Faltan un par de semanas para el 8 de marzo. Estos días, en las redes sociales, muchas mujeres del ámbito cultural y social que tienen proyección pública explican que las instituciones comienzan a contactar con ellas para «hacer algo» esa jornada. De unos años hacia aquí el Día de la Mujer ha cogido tanta fuerza que ninguna entidad ni organismo quiere dejar de demostrar su (presunta) implicación con la cuestión de género. En muchos casos es un simple blanqueo (o quien prefiera hacerse el moderno y tirar de inglés: purple washing). Ahora bien, el hecho de que las instituciones crean que el 8-M tienen que hacer algo no es un tema menor. Saben que de lo contrario serán señaladas por la opinión pública y, si esto es así, es porque comienza a haber un cambio de mentalidad.

Conferencia sobre el divorcio en BCN, en 1933.

Y mientras los responsables de organismos varios van como locos para «hacer algo» el 8 de marzo, se celebran los 90 años de la aprobación de la ley del divorcio de 1932 en el marco de la Segunda República. Fue el momento en el que España se intentó modernizar. Cuando en abril de 1931 se puso punto final a la monarquía, uno de los principales objetivos de los partidos que habían ganado las elecciones era conseguir de una vez por todas tener un país laico y apartar a la Iglesia Católica del espacio público. Se intentó en todos los ámbitos. Uno de los más evidentes fue la enseñanza (que hasta entonces había sido controlada mayoritariamente por las órdenes religiosas), pero también en otros aspectos no tan conocidos como los cementerios, que también fueron secularizados.

En ese proceso de separar la Iglesia del Estado, era necesario abordar la cuestión del matrimonio. Según el Código Civil vigente desde 1889, las uniones maritales solo se disolvían con la muerte de uno de los cónyuges. O sea, aquello de «hasta que la muerte os separe» que dicen los curas cuando celebran la ceremonia católica. Con la voluntad de cambiar esto, a la hora de redactar la constitución republicana de 1931, en el artículo 43 se reconocía que el matrimonio podía disolverse por mutuo acuerdo o por petición de uno de los cónyuges. De esta forma se abrían las puertas al divorcio. La redacción de la ley para regularlo fue larga y no llegó al Congreso hasta febrero de 1932. Durante el debate previo a su aprobación, fue apoyado por el Partido Socialista y la Derecha Liberal Republicana. Consideraban que era una forma de equiparar España al resto de países europeos, que ya hacía tiempo que tenían leyes similares. Sobre todo, lo interpretaban como un paso más para alejar los tentáculos católicos de la vida pública. Es decir, conseguir que la jurisdicción civil prevaleciera por encima de la eclesiástica. En cambio, entre los partidos opositores se encontraban las formaciones conservadoras vinculadas a la Iglesia. De hecho, algunos sacerdotes que habían logrado el acta de diputado intervinieron para exponer su posición. Fundamentaban sus argumentos basándose en la doctrina católica y las encíclicas papales. Según ellos, la unión matrimonial solo podía celebrarse ante Dios y era indisoluble para el hombre. Vaticinaban que la aprobación de la ley del divorcio llevaría España a un escenario de familias rotas por una oleada de rupturas (entonces nadie utilizaba la palabra tsunami). Se equivocaron completamente. Según investigaciones de la historiadora Mary Nash, una de las máximas autoridades en el estudio de la situación de la mujer en la época republicana, en 1936 el índice de divorcios era solo de 165 por cada 1.000 matrimonios. Es decir que no fue un instrumento para destruir la institución familiar, tal y como auguraban algunos.

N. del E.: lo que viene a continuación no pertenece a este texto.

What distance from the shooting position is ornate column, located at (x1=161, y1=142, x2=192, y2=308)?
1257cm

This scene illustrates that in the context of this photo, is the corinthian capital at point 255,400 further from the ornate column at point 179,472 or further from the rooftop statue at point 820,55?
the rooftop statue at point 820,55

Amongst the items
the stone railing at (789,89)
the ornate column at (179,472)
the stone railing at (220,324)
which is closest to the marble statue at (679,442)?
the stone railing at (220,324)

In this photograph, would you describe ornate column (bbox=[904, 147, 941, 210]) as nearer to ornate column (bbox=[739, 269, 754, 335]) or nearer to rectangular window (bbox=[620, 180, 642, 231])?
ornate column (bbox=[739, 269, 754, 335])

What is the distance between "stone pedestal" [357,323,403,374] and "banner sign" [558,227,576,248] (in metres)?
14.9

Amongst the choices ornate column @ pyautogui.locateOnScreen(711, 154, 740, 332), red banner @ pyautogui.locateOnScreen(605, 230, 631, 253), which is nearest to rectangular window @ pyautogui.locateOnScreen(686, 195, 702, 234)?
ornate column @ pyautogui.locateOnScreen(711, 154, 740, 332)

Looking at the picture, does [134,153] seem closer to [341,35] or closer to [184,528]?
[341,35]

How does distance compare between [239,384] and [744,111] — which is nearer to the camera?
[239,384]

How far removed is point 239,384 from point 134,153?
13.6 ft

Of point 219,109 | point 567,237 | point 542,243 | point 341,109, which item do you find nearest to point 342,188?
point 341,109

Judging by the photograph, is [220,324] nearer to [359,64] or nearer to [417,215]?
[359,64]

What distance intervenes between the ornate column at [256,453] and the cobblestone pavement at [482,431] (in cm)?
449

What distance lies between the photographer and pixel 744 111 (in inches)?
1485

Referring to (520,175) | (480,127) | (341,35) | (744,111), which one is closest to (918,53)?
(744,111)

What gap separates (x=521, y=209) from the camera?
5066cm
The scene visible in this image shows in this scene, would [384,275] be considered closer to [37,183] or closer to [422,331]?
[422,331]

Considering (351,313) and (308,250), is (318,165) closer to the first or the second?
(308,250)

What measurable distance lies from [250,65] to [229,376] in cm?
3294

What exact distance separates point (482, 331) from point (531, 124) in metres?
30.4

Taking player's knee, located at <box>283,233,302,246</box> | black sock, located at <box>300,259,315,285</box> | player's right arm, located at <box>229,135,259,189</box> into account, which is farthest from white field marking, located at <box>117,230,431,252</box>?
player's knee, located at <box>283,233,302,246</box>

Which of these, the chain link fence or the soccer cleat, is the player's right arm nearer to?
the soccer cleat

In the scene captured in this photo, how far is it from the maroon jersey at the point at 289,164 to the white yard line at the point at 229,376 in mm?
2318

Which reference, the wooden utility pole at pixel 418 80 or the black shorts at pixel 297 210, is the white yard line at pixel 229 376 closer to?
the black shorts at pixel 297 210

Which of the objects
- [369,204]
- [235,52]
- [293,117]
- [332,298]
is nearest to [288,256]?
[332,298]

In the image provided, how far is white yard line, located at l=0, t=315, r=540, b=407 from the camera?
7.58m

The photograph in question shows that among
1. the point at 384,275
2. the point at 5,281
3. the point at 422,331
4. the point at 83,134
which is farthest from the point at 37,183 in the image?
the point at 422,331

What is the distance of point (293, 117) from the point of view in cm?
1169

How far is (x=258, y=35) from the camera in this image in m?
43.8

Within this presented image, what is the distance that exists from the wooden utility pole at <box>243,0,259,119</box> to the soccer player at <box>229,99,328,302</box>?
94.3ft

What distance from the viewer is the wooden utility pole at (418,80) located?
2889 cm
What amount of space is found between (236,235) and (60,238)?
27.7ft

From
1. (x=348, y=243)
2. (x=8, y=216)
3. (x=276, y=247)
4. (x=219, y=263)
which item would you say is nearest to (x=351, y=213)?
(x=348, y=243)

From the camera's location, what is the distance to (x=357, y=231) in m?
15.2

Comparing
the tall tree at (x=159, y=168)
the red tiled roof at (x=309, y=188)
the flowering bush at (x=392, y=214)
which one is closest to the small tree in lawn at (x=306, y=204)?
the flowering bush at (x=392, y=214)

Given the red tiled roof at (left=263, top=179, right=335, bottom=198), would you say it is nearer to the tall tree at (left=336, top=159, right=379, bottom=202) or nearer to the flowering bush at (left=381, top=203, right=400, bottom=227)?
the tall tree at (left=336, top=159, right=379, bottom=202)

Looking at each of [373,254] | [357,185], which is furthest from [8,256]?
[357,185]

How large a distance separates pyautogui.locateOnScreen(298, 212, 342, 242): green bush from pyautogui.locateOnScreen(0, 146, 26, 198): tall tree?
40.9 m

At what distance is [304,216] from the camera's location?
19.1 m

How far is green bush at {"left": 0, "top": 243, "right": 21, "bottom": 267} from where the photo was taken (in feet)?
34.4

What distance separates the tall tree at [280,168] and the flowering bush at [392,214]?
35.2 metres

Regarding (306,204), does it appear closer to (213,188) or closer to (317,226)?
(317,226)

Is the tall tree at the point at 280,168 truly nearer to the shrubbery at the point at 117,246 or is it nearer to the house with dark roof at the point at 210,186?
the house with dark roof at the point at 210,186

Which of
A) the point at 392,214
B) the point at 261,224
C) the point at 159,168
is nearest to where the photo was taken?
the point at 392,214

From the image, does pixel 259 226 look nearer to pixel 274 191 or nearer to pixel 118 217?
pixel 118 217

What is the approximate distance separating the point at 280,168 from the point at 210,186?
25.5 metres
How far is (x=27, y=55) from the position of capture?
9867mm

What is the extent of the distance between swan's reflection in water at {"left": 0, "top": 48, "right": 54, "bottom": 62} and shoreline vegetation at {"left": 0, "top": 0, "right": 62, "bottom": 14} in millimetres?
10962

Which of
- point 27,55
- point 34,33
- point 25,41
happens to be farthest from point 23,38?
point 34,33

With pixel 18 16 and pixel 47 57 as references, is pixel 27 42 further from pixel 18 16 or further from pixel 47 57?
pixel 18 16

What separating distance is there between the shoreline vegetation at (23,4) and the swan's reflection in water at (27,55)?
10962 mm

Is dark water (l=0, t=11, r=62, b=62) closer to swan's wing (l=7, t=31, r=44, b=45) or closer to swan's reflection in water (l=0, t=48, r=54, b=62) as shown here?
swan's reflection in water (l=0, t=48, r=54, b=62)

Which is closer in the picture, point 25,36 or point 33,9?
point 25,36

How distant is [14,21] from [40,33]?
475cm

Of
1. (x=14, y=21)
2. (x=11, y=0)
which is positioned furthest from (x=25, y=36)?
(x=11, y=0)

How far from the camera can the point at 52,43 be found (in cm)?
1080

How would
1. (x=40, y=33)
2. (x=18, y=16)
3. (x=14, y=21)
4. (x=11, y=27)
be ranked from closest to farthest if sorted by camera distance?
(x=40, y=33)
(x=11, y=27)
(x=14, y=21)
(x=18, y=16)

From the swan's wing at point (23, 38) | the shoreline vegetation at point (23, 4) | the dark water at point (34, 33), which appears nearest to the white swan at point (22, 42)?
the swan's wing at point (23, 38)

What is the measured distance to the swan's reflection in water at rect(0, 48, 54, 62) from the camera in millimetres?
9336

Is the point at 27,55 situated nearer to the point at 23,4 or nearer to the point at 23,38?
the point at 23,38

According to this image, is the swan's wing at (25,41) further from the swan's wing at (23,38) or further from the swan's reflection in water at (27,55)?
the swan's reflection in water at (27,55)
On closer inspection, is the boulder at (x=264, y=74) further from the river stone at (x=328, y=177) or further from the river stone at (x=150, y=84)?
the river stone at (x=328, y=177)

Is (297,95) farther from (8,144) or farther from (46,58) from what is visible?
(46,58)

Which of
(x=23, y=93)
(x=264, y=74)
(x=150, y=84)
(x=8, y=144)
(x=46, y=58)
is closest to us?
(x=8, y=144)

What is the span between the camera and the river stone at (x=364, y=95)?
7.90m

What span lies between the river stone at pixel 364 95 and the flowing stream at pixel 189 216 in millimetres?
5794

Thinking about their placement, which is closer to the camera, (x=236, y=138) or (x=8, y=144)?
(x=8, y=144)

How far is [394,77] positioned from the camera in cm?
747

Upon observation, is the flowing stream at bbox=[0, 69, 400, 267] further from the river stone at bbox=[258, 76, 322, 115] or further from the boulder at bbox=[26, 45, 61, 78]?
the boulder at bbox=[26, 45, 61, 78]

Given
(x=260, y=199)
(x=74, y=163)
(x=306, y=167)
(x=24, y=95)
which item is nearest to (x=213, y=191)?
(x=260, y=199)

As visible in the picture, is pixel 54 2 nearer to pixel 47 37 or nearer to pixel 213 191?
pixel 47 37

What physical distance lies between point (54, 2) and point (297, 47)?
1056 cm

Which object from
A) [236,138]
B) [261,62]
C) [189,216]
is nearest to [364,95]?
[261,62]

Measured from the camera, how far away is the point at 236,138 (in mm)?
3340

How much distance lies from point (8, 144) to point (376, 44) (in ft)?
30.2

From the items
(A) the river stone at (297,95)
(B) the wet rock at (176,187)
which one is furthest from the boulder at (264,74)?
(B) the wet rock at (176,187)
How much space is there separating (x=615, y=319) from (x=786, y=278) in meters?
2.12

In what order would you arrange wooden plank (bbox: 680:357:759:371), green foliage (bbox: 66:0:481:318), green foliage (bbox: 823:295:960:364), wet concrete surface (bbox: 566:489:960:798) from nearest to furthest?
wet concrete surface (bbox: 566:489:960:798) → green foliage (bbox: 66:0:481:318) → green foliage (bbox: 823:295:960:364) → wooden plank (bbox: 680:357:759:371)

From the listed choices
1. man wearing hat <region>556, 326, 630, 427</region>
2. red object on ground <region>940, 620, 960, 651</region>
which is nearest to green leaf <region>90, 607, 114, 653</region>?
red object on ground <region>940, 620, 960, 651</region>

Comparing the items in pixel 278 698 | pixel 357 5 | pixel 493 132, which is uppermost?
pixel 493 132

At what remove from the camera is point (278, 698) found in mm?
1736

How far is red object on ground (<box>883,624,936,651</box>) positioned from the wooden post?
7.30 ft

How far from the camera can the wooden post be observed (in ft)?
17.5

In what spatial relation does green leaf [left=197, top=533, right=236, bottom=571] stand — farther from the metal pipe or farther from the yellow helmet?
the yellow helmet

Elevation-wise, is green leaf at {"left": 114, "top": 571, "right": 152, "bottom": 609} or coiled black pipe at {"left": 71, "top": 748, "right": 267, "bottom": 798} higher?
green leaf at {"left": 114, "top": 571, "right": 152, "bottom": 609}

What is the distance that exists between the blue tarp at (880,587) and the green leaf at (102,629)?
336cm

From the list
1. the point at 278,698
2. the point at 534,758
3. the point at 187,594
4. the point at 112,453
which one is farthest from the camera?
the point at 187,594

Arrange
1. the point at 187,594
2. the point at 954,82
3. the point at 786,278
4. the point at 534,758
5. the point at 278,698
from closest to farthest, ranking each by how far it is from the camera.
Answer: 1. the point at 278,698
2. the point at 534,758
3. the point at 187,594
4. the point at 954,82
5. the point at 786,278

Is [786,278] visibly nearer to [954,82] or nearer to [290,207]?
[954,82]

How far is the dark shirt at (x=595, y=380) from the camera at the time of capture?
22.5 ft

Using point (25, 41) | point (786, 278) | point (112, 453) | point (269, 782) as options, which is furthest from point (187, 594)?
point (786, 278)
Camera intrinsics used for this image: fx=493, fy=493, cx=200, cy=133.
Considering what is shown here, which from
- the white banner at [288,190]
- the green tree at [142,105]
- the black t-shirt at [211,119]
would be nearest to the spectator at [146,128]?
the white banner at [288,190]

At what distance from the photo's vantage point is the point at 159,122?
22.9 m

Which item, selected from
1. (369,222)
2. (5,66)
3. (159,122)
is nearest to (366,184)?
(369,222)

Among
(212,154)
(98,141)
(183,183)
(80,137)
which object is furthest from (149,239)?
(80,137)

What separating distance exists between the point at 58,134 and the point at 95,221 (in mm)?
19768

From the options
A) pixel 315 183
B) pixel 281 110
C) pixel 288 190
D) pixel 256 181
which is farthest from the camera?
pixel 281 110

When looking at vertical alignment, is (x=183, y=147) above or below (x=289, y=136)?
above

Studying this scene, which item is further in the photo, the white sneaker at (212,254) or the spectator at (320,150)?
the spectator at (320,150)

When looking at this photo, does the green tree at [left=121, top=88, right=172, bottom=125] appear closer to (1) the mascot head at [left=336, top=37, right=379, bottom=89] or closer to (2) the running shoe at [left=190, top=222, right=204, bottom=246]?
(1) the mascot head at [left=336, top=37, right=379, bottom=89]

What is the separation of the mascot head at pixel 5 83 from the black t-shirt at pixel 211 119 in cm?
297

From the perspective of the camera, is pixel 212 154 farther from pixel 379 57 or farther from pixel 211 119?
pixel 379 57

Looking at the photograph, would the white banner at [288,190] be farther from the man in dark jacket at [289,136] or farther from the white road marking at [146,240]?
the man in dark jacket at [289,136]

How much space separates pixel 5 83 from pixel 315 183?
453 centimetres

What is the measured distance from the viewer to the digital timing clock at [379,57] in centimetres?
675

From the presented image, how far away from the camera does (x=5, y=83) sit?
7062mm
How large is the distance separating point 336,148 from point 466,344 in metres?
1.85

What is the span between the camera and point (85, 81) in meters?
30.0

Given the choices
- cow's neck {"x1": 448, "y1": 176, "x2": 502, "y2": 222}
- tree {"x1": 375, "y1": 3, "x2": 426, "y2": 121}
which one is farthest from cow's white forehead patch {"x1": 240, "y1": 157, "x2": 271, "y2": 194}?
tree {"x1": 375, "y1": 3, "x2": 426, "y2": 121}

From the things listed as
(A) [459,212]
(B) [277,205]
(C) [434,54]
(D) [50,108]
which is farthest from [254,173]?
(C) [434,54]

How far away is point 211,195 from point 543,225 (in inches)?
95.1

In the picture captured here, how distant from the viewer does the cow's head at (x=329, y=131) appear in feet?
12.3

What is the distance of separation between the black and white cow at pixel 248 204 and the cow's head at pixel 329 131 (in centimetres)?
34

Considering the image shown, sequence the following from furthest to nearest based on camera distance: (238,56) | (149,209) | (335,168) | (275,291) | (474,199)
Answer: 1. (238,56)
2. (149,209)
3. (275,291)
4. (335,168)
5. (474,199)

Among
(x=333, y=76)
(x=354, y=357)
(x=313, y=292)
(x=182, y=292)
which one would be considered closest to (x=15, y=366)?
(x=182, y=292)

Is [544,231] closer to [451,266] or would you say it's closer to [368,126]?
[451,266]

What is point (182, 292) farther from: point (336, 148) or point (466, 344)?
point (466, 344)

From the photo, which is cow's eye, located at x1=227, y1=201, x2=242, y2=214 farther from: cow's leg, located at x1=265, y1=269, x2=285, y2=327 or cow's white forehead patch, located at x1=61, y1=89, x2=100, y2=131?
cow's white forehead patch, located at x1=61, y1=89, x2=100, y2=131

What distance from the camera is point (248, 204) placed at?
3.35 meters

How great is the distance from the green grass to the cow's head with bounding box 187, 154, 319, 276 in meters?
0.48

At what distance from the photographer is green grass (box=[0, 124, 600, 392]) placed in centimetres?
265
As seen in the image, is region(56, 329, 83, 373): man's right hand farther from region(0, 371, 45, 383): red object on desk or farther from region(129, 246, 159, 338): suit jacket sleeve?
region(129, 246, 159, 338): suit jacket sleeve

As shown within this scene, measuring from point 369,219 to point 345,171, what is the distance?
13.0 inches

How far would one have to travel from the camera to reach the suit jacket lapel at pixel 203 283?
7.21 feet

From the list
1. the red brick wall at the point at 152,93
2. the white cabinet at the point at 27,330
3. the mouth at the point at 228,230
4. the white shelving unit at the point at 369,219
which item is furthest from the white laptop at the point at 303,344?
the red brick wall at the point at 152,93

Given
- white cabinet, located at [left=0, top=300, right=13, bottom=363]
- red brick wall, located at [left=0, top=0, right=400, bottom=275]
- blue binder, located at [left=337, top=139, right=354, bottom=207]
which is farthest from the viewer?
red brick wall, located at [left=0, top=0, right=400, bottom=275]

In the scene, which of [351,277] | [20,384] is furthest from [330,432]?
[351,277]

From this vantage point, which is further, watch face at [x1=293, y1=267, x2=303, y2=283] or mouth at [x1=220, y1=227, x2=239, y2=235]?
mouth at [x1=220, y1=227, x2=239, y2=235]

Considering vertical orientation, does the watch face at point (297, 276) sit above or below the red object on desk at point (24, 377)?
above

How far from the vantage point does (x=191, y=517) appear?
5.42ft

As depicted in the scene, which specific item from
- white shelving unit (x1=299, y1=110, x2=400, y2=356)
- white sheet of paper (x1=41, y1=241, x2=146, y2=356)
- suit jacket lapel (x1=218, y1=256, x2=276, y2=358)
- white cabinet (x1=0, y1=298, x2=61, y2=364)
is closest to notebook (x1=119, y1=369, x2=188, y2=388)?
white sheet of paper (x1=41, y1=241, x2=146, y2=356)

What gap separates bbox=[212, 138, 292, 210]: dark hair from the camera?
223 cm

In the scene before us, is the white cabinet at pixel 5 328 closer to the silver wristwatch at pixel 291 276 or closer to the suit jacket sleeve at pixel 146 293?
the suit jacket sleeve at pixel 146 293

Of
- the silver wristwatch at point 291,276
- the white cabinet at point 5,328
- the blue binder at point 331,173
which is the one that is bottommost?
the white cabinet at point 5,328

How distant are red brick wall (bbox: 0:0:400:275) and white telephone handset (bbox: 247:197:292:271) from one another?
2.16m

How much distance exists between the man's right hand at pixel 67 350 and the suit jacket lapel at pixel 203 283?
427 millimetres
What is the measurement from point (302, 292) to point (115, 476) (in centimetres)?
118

Y es que una cosa es que exista un marco jurídico, y otra, que exista la mentalidad para poder aplicar una nueva ley con plenitud y sin prejuicios. Porque a pesar de que existía la voluntad de convertir España en un país laico, y por mucho que buena parte de la ciudadanía estuviera a favor, la tradición católica en la que habían crecido todas las generaciones que vivían en aquel 1931 todavía condicionaba el modo de pensar. La ley del divorcio, como tantas otras medidas progresistas, solo habría podido consolidarse si la Segunda República hubiera tenido más recorrido, pero ya sabemos cómo fue la historia.